* [Task list]
#1 In the kayak safety gear thread, why does Scott keep firestarters and a lighter in his PFD pocket?
#2 Write out the kayak safety gear thread between "## Scott (Aug" and "getting to close.", inclusive.

# What Does the Law Require and Should I take anything else



## Guest (Jun 7, 2006)

Hi all just a quick one about safety gear, what apart from PFD's are required in QLD by law on my Kayak. and does anybody take anything else above and beyond the requirements such as flares etc. Thanks


----------



## Scott (Aug 29, 2005)

Mate, I don't know wht the law requires me to take but what I take is;

A small anchor in case I want to stop and work some structure or in case shit hits the fan and i need to anchor while i phone for help.

Some flares in case a stink boat is getting to close.

Some drinking water/powerade ect.

Something to munch on if I get hungry and am out for longer than expected.

A couple of firestarters and a lighter in a waterproof tupperware container in the front pocket of my PFD. This is onlyt really relevent for where I live as there is little or no habitation along the shoreline (all sheep properties or forestry land and it is bloody cold at times).

A mobile phone in a waterproof tupperware with my camera.

Catch ya Scott


----------



## Dodge (Oct 12, 2005)

bungwhatsabung said:


> Hi all just a quick one about safety gear, what apart from PFD's are required in QLD by law on my Kayak. and does anybody take anything else above and beyond the requirements such as flares etc. Thanks


From the Dept of Transport Guide re Marine Safety

After sunset a torch or similar
PFD
Anchoring under 5m boat 1 anchor with 18m cable
Paddles
Drinking water

Thats all thats listed officially and are minimum standards, also see this link for more info

http://www.msq.qld.gov.au


----------



## Phoenix (Jan 12, 2006)

Hi,
I have at least 3 or 4 litres of water which I generally get through pretty easy.

I also take food. I have a 1.5kg folding anchor on a 20 metre line of 5mm nylon cord.

This is a pic of my PFD - as you can see; {yes this is probably over the top}
* An EPIRB
* Light sticks
* Signalling mirror
* Lighter
* Torch
* Small folding knife to cut myself free in the event of a roll.
* Whistle
* A pair of fishing pliars

I am looking to add to that is some flares which will be carried in a pocket behind the seat.


----------

* [Exercise data]

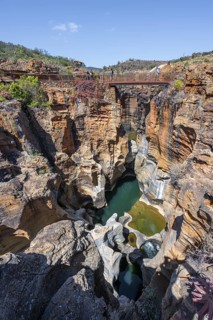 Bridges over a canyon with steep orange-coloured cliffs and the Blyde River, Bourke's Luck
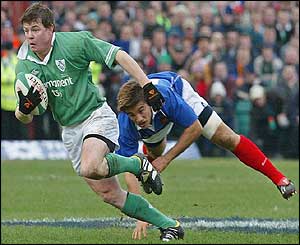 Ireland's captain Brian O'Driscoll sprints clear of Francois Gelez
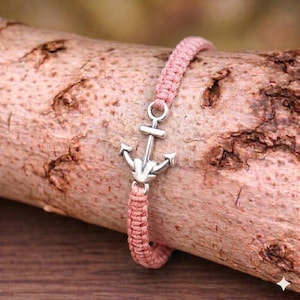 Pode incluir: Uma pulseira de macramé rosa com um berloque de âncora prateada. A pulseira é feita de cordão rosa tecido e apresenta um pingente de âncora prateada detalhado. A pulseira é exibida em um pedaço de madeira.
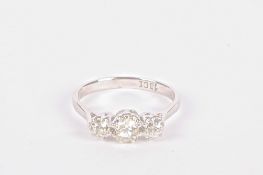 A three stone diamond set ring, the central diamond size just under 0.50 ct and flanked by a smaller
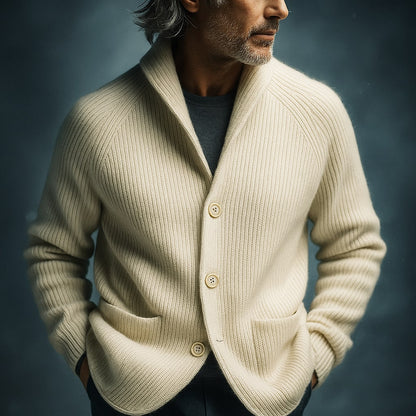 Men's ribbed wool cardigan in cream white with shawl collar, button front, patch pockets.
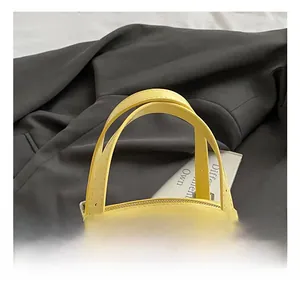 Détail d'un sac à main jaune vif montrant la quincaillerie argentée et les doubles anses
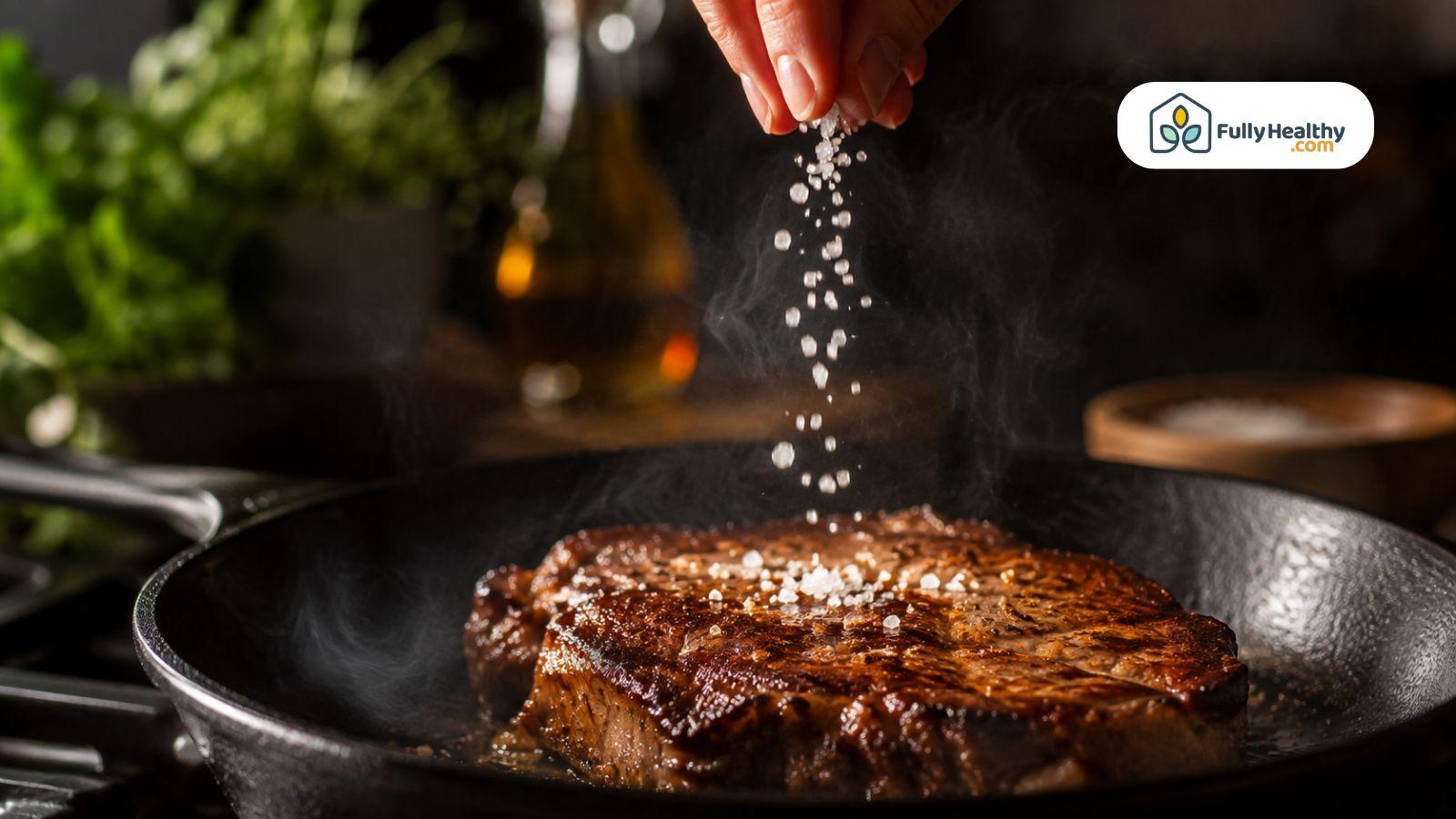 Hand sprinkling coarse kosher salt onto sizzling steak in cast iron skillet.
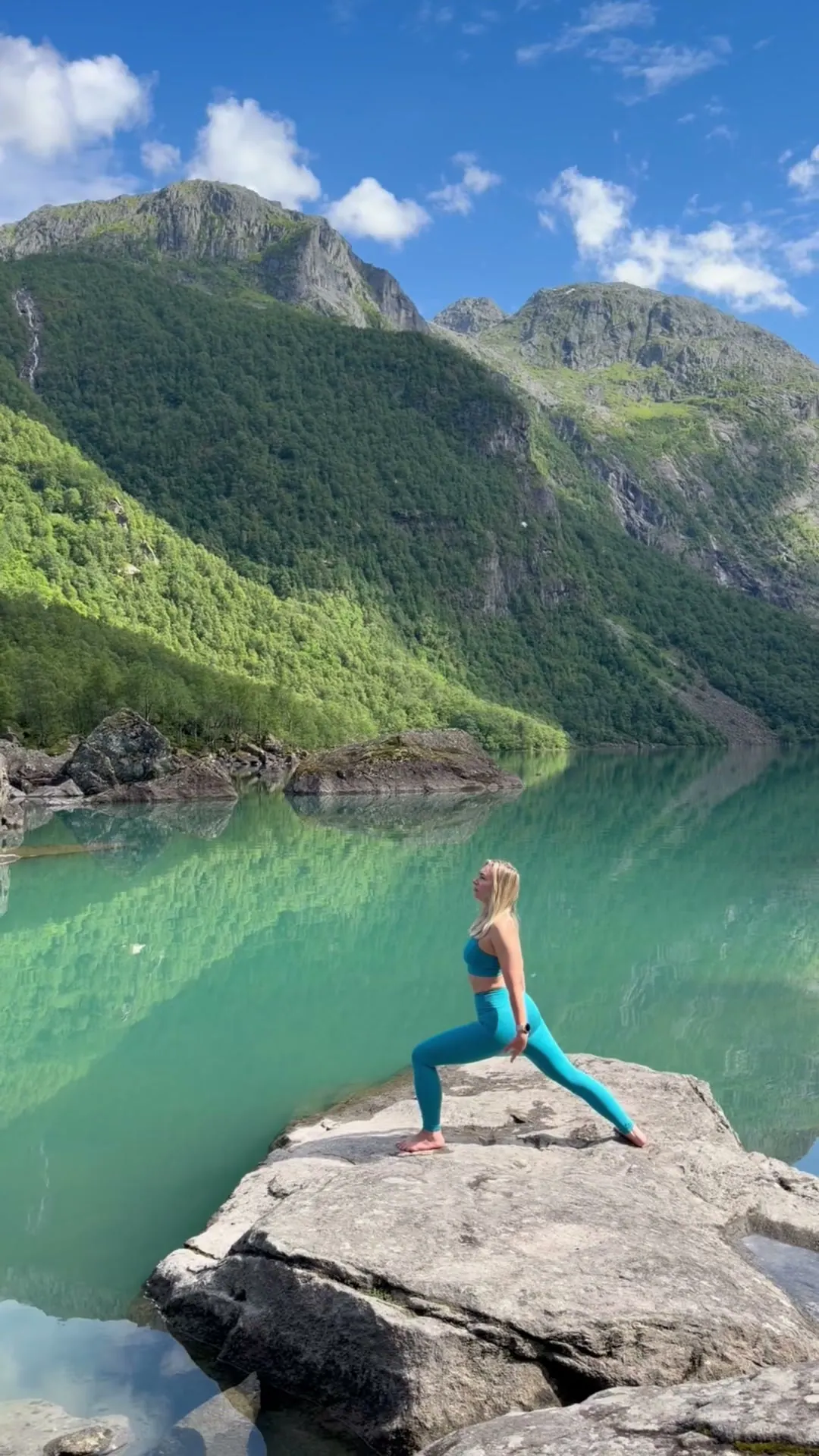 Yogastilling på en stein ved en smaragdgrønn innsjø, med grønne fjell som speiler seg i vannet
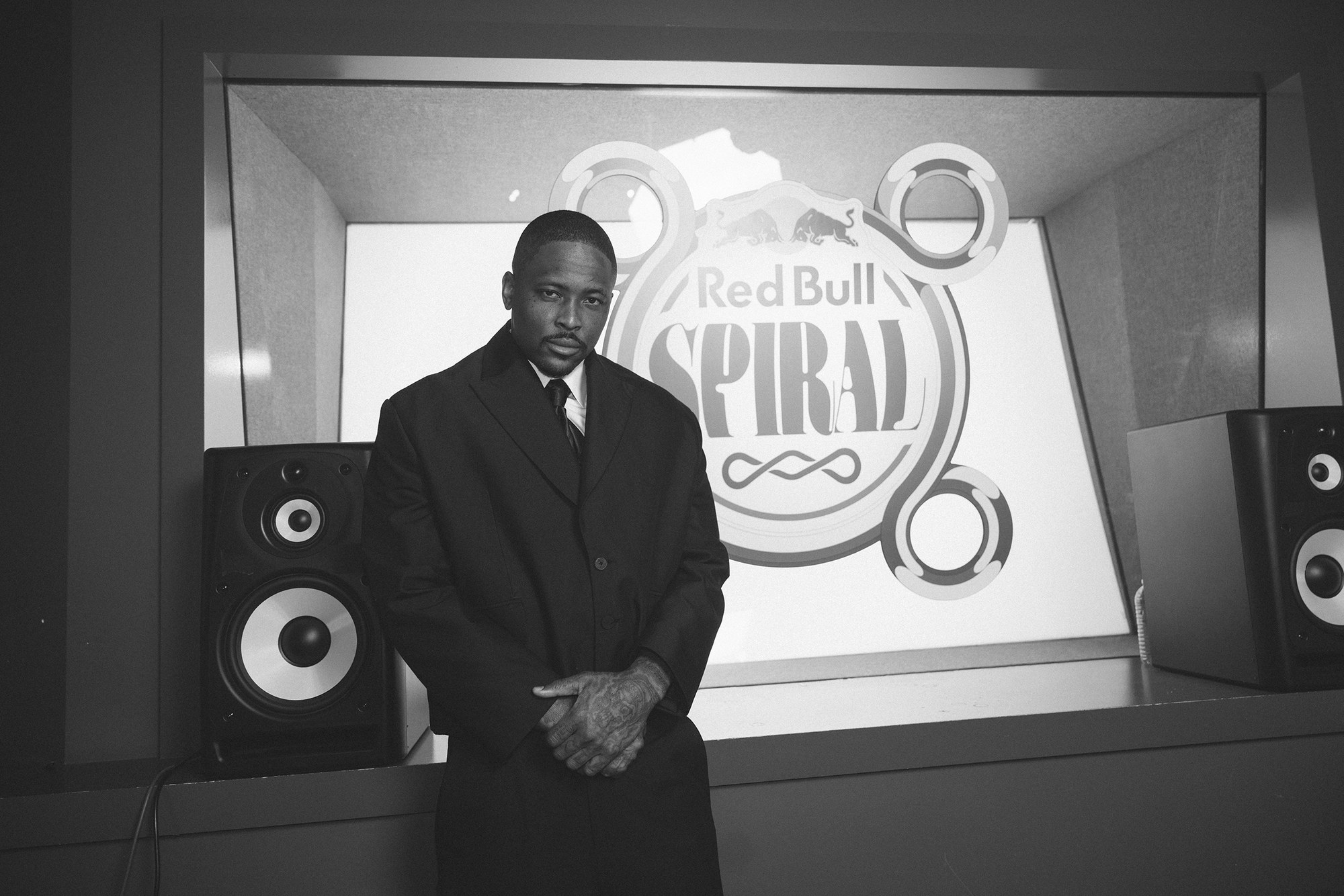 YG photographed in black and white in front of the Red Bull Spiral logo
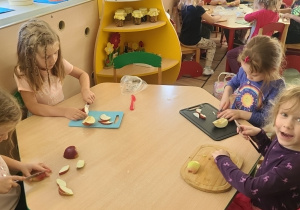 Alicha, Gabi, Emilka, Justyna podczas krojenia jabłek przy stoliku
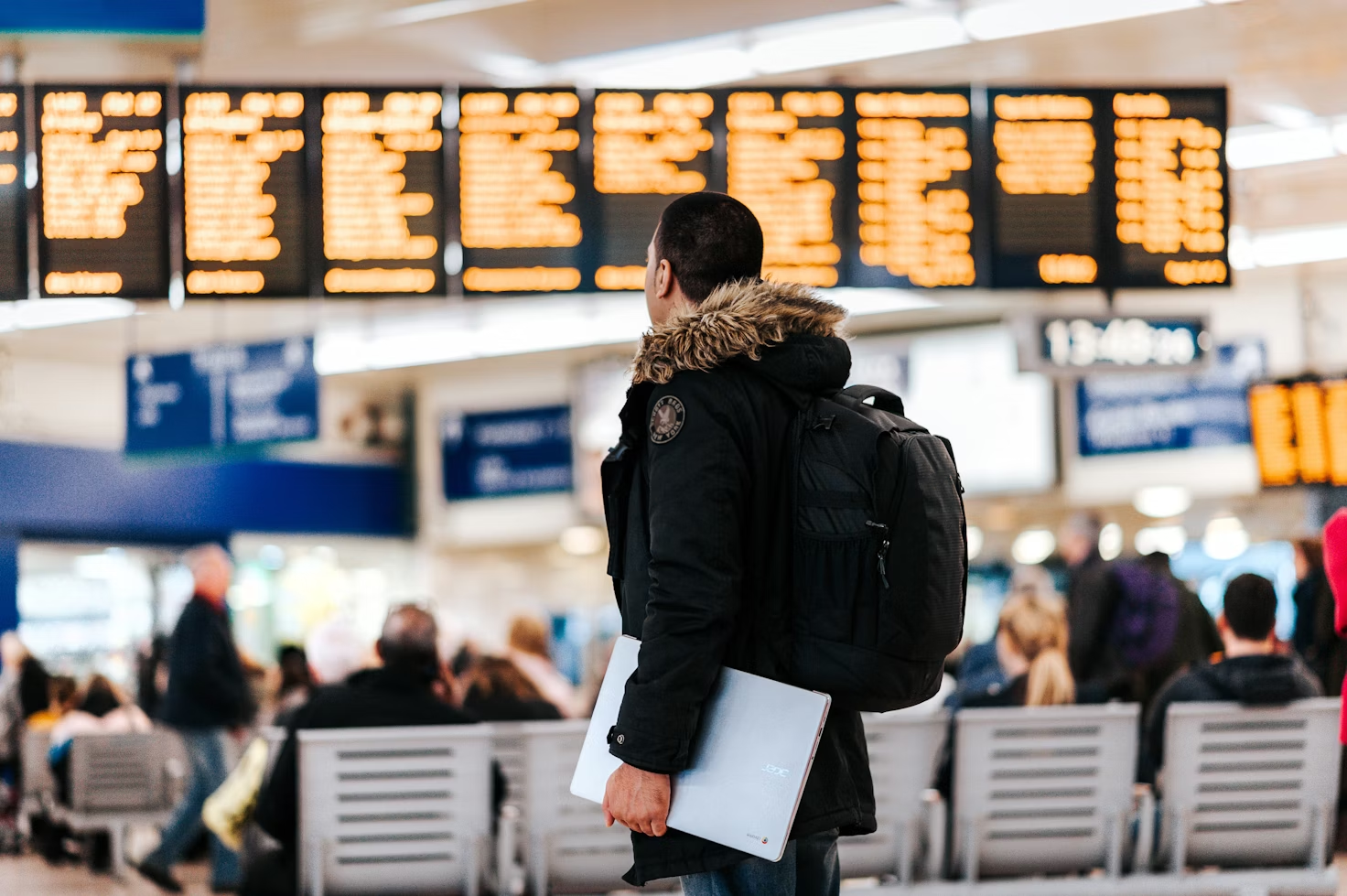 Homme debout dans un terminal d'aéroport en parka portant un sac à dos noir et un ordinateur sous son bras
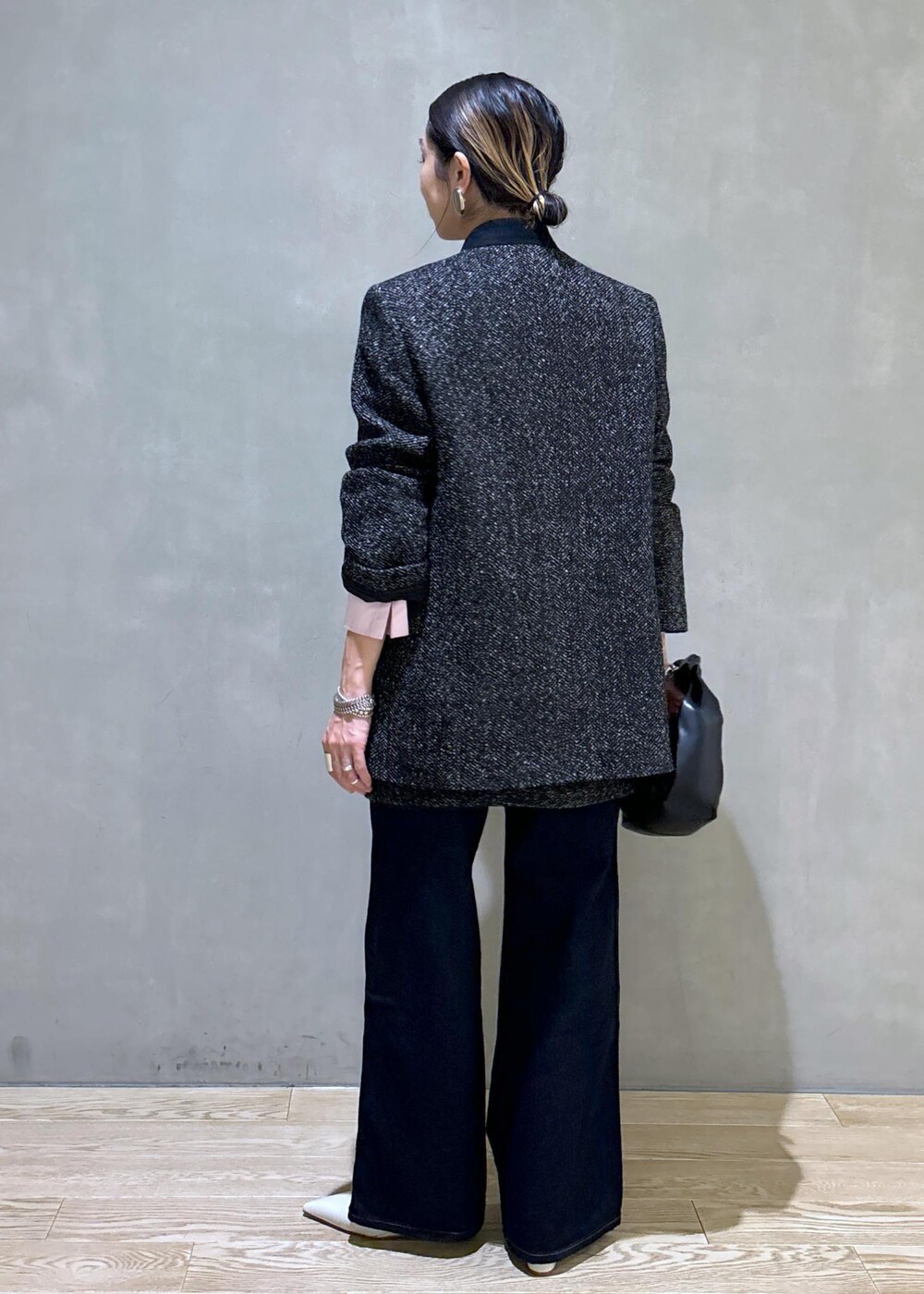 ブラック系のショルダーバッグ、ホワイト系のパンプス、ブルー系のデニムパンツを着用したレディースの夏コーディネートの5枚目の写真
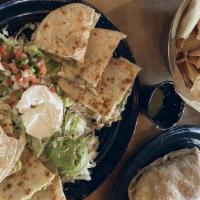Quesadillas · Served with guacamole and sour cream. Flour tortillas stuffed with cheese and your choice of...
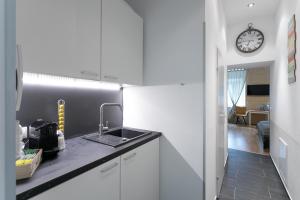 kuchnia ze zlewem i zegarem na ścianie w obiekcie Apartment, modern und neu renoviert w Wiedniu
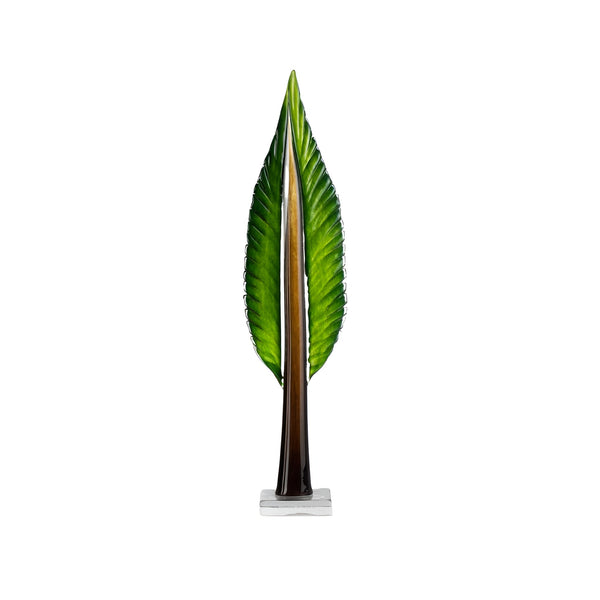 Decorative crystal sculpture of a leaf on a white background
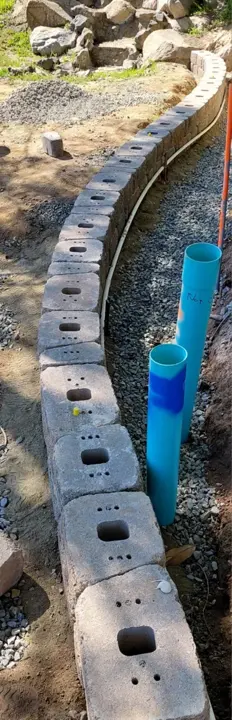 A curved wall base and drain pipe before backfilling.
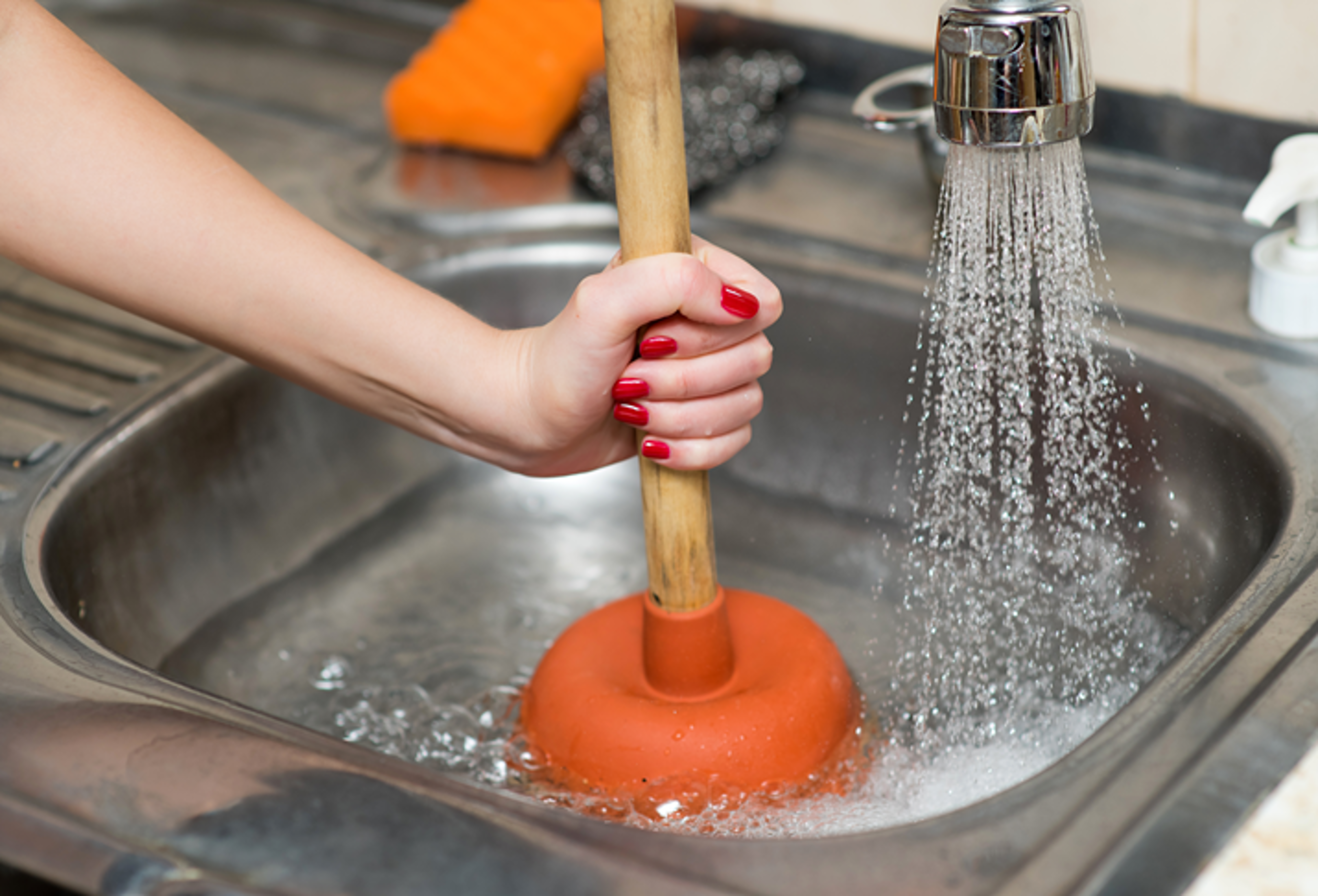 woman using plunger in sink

* [Responses by item number]
#1 He lives where there is little or no habitation along the shoreline, mostly sheep properties or forestry land, and it gets very cold at times.

#2
## Scott (Aug 29, 2005)

Mate, I don't know wht the law requires me to take but what I take is;

A small anchor in case I want to stop and work some structure or in case shit hits the fan and i need to anchor while i phone for help.

Some flares in case a stink boat is getting to close.